Jackson appears with her classmates at Freshman Camp in the 1936 Croceus. Two brief Tower Times articles in October and November note that some freshman women, including Jackson, were taking horseback riding lessons.

Through the years, a variety of Rochester undergraduate literary magazines have sprouted up: Logos still flourishes, but The Dandelion, The Genesee, and Prologue withered away.

The Cloister, launched in 1921, was replaced by Meliora in 1930, and was itself supplanted by In Medias Res in 1933. When a January 1934 letter to the Tower Times judged that latest effort to be “of the editors, by the editors, and for the editors,” Meliora returned, with the assurance that it would be “representative of the entire college and not to be managed and written by the Scribblers Club alone.”
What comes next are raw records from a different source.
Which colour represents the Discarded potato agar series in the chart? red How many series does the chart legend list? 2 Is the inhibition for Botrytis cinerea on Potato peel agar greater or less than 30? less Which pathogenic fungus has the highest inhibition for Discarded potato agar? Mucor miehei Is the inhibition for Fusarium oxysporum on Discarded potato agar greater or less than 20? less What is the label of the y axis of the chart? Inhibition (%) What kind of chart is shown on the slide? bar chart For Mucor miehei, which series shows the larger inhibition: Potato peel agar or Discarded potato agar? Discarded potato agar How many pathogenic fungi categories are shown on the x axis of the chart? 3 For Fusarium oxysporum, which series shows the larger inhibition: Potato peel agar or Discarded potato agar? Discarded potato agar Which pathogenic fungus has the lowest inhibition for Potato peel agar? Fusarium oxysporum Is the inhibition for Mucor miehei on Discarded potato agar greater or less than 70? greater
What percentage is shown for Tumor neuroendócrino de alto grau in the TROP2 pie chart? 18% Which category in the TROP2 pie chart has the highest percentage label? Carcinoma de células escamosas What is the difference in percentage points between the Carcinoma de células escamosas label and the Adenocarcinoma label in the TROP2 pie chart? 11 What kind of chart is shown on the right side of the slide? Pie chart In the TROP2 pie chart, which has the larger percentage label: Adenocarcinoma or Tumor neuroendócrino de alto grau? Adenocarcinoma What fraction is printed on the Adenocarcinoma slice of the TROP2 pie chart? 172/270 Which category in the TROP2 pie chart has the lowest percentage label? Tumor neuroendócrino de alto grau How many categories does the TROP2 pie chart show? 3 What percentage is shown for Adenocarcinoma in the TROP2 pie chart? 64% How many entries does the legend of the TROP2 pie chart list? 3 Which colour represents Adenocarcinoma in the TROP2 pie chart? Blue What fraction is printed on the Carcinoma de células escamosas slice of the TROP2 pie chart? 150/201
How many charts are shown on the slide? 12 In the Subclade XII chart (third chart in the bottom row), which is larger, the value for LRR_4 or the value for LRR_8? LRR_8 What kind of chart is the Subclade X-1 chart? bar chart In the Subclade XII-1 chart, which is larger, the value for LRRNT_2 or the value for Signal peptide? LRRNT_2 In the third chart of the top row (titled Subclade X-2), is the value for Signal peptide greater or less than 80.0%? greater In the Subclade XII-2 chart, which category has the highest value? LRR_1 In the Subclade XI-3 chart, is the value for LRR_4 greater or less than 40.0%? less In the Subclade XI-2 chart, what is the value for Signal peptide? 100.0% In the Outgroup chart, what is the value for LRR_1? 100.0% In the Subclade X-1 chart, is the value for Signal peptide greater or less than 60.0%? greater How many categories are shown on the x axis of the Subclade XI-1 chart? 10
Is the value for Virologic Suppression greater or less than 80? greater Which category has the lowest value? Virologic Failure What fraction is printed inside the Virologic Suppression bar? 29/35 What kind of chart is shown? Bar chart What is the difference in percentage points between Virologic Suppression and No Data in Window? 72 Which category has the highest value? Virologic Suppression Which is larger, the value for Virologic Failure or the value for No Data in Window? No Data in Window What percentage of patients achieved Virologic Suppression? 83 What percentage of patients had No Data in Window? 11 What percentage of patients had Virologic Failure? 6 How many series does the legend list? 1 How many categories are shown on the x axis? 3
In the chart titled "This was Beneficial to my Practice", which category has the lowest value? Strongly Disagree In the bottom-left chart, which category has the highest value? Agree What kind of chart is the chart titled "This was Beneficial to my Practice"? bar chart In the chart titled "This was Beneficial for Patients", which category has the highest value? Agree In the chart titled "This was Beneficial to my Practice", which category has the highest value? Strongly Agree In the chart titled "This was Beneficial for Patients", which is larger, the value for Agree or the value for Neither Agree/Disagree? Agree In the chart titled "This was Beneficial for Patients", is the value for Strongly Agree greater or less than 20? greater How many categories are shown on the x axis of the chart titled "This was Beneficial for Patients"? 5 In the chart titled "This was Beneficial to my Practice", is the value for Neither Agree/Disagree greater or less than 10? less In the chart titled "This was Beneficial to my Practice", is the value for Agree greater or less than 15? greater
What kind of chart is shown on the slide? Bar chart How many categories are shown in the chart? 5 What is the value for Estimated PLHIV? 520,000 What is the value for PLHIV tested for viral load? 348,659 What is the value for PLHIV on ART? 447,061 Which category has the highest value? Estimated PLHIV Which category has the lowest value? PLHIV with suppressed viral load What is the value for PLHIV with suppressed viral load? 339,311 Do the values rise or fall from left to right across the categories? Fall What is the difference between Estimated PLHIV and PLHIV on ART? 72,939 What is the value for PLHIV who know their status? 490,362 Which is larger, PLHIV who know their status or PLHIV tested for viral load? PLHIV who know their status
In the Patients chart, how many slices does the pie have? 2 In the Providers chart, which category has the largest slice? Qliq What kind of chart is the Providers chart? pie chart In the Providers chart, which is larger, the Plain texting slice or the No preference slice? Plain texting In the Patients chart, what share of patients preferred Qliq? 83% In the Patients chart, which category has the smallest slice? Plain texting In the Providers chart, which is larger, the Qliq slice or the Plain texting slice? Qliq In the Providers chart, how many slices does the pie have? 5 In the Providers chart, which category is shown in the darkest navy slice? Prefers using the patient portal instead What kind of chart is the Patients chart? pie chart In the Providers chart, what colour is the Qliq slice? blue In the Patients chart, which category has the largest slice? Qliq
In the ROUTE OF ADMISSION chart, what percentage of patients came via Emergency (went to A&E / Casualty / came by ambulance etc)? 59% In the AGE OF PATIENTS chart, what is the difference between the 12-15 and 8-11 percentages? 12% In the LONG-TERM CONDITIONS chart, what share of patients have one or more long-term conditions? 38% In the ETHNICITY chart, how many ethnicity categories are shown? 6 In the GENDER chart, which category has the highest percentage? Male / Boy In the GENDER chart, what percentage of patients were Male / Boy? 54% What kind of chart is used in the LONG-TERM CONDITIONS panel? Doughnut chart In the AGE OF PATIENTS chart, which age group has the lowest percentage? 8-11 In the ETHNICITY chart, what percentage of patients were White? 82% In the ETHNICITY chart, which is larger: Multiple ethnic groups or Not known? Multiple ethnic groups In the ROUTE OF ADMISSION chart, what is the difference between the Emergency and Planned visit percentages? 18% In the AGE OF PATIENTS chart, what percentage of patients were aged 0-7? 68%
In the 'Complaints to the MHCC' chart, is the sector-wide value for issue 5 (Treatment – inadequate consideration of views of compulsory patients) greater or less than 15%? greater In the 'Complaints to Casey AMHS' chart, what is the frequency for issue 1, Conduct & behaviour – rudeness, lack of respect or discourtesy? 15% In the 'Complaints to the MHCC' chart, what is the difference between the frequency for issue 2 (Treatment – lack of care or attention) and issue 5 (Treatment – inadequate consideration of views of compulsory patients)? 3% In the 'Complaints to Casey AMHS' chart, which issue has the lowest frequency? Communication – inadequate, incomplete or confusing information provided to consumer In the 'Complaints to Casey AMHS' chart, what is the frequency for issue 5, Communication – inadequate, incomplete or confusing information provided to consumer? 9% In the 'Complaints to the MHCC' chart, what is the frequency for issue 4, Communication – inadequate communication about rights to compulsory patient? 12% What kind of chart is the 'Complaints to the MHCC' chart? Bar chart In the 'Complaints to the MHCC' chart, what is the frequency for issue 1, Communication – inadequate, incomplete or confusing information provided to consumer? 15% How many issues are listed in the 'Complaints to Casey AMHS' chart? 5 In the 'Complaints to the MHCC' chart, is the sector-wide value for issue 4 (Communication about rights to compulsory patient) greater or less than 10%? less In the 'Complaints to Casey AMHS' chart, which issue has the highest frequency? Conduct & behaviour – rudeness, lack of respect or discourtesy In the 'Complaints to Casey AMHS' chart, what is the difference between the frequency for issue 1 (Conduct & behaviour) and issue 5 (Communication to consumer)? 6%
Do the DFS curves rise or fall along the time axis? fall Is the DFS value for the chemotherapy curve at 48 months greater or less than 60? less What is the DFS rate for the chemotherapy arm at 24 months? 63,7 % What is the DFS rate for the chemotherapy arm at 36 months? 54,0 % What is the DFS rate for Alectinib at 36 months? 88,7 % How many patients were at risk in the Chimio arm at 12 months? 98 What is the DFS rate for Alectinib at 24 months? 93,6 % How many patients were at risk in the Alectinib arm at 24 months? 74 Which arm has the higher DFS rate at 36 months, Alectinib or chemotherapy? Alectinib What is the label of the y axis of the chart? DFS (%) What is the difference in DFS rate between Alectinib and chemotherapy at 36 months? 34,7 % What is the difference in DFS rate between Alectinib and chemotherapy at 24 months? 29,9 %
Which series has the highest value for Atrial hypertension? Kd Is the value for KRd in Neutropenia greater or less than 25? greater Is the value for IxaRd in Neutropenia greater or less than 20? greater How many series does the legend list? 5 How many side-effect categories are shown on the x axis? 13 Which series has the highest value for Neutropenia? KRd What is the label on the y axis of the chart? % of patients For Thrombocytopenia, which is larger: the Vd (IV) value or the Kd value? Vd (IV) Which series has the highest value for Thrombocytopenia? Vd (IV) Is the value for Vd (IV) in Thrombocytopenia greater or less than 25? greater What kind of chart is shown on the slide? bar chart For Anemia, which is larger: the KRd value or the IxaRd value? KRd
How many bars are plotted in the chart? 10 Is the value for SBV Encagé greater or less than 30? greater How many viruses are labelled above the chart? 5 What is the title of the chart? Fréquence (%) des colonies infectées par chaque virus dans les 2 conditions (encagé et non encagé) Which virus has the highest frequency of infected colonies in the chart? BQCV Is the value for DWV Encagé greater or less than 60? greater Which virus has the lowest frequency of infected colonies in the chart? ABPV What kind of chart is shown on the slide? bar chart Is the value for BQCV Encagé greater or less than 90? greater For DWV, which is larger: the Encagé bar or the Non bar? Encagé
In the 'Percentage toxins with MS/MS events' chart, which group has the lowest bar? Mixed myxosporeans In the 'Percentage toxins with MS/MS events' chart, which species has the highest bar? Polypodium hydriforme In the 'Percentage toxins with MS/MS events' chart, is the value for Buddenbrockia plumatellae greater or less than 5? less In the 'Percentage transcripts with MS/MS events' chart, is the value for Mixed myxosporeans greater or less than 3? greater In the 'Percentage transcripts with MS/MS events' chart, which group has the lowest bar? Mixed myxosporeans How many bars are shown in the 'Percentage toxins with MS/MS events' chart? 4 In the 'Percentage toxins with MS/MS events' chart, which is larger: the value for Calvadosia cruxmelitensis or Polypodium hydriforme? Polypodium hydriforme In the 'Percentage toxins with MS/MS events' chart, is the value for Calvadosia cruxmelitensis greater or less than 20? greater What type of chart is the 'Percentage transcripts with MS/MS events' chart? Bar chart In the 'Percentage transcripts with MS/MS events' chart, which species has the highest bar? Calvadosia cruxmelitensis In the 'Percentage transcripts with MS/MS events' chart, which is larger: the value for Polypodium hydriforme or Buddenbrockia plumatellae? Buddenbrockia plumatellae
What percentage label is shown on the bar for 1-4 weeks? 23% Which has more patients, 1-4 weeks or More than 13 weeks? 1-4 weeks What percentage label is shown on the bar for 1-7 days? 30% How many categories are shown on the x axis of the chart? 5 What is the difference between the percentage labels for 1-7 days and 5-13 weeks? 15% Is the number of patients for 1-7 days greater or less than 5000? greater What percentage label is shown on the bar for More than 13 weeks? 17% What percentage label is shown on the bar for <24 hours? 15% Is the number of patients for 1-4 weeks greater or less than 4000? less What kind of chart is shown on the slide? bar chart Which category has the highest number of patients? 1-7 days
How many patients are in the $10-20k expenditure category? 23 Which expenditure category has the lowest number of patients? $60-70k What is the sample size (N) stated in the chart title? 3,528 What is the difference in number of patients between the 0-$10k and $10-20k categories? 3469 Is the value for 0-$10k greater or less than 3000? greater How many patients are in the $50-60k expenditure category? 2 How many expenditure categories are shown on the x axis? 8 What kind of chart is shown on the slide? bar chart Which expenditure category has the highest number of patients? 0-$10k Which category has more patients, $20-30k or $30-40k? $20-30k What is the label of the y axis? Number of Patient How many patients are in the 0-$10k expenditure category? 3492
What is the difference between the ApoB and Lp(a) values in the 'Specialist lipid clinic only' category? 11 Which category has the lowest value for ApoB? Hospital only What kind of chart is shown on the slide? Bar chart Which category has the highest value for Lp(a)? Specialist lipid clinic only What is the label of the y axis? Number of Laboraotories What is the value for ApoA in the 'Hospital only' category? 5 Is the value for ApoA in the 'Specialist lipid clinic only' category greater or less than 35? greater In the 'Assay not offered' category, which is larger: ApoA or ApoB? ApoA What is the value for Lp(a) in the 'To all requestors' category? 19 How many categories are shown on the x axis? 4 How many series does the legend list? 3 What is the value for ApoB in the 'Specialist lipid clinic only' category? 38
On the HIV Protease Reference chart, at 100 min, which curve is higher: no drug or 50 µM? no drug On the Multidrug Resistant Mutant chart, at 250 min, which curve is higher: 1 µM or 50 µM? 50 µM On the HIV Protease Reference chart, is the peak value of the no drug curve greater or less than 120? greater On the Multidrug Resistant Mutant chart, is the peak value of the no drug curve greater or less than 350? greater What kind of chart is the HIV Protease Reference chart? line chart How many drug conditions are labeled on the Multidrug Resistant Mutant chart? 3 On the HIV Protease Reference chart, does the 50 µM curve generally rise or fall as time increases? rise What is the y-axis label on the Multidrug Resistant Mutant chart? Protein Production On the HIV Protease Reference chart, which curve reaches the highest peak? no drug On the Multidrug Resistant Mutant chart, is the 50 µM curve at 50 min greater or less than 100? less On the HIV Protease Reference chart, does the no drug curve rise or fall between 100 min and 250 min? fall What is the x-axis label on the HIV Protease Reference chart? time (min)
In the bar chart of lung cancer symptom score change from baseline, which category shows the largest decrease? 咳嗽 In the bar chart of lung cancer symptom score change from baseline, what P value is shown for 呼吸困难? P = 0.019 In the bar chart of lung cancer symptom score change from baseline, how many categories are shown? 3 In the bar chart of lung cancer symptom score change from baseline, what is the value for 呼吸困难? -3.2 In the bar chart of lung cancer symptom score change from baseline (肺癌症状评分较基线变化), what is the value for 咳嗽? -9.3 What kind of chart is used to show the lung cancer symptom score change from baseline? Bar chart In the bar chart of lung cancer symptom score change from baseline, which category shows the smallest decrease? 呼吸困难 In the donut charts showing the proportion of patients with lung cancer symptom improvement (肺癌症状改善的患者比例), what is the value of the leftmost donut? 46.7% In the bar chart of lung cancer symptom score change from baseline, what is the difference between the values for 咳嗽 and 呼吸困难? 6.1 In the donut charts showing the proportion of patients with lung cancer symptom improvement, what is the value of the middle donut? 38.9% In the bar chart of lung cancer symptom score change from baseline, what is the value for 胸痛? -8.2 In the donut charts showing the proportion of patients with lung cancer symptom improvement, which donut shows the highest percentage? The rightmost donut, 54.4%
Shirley Jackson’s arrival at the University coincided with this “ever better” Meliora. A signed, untitled story—only three paragraphs long—appears in the spring 1935 issue, and is believed to be the earliest publication of her work. The text describes the reactions of various audience members at a violin recital, and its significance is interpreted by Franklin in her 2016 biography, Shirley Jackson: A Rather Haunted Life.